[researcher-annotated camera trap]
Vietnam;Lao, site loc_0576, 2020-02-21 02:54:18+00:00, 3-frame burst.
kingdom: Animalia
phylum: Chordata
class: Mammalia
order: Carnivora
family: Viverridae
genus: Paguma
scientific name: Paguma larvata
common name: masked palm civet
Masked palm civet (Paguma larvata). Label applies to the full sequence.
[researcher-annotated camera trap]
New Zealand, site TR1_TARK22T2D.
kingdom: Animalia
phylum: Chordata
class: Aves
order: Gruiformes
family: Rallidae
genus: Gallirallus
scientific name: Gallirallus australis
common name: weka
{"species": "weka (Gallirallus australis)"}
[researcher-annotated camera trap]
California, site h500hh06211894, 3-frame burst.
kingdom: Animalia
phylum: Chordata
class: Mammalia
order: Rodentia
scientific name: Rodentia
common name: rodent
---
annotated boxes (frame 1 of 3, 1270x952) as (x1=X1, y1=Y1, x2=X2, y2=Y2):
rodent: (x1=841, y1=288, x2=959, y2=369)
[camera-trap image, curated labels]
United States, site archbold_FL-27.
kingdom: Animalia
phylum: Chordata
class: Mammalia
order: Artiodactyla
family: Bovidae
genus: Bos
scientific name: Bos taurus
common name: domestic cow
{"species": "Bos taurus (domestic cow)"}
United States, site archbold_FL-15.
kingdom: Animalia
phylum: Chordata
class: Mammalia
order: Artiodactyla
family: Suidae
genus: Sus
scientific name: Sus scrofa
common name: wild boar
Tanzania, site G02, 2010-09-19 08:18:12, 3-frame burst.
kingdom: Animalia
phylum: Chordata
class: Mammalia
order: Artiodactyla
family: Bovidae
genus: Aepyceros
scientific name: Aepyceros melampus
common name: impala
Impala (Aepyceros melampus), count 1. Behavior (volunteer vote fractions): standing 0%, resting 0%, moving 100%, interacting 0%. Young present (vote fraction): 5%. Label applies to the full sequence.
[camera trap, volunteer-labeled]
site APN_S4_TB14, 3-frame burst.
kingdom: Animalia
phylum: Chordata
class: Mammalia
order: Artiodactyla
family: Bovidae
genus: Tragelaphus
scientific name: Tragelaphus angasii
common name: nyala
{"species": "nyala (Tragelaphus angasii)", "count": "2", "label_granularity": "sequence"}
···
▶ Task instructions
Copy out the whole listing exactly as given.

▶ Written response
[researcher-annotated camera trap]
Vietnam;Lao, site loc_0576, 2020-02-21 02:54:18+00:00, 3-frame burst.
kingdom: Animalia
phylum: Chordata
class: Mammalia
order: Carnivora
family: Viverridae
genus: Paguma
scientific name: Paguma larvata
common name: masked palm civet
Masked palm civet (Paguma larvata). Label applies to the full sequence.
[researcher-annotated camera trap]
New Zealand, site TR1_TARK22T2D.
kingdom: Animalia
phylum: Chordata
class: Aves
order: Gruiformes
family: Rallidae
genus: Gallirallus
scientific name: Gallirallus australis
common name: weka
{"species": "weka (Gallirallus australis)"}
[researcher-annotated camera trap]
California, site h500hh06211894, 3-frame burst.
kingdom: Animalia
phylum: Chordata
class: Mammalia
order: Rodentia
scientific name: Rodentia
common name: rodent
---
annotated boxes (frame 1 of 3, 1270x952) as (x1=X1, y1=Y1, x2=X2, y2=Y2):
rodent: (x1=841, y1=288, x2=959, y2=369)
[camera-trap image, curated labels]
United States, site archbold_FL-27.
kingdom: Animalia
phylum: Chordata
class: Mammalia
order: Artiodactyla
family: Bovidae
genus: Bos
scientific name: Bos taurus
common name: domestic cow
{"species": "Bos taurus (domestic cow)"}
United States, site archbold_FL-15.
kingdom: Animalia
phylum: Chordata
class: Mammalia
order: Artiodactyla
family: Suidae
genus: Sus
scientific name: Sus scrofa
common name: wild boar
Tanzania, site G02, 2010-09-19 08:18:12, 3-frame burst.
kingdom: Animalia
phylum: Chordata
class: Mammalia
order: Artiodactyla
family: Bovidae
genus: Aepyceros
scientific name: Aepyceros melampus
common name: impala
Impala (Aepyceros melampus), count 1. Behavior (volunteer vote fractions): standing 0%, resting 0%, moving 100%, interacting 0%. Young present (vote fraction): 5%. Label applies to the full sequence.
[camera trap, volunteer-labeled]
site APN_S4_TB14, 3-frame burst.
kingdom: Animalia
phylum: Chordata
class: Mammalia
order: Artiodactyla
family: Bovidae
genus: Tragelaphus
scientific name: Tragelaphus angasii
common name: nyala
{"species": "nyala (Tragelaphus angasii)", "count": "2", "label_granularity": "sequence"}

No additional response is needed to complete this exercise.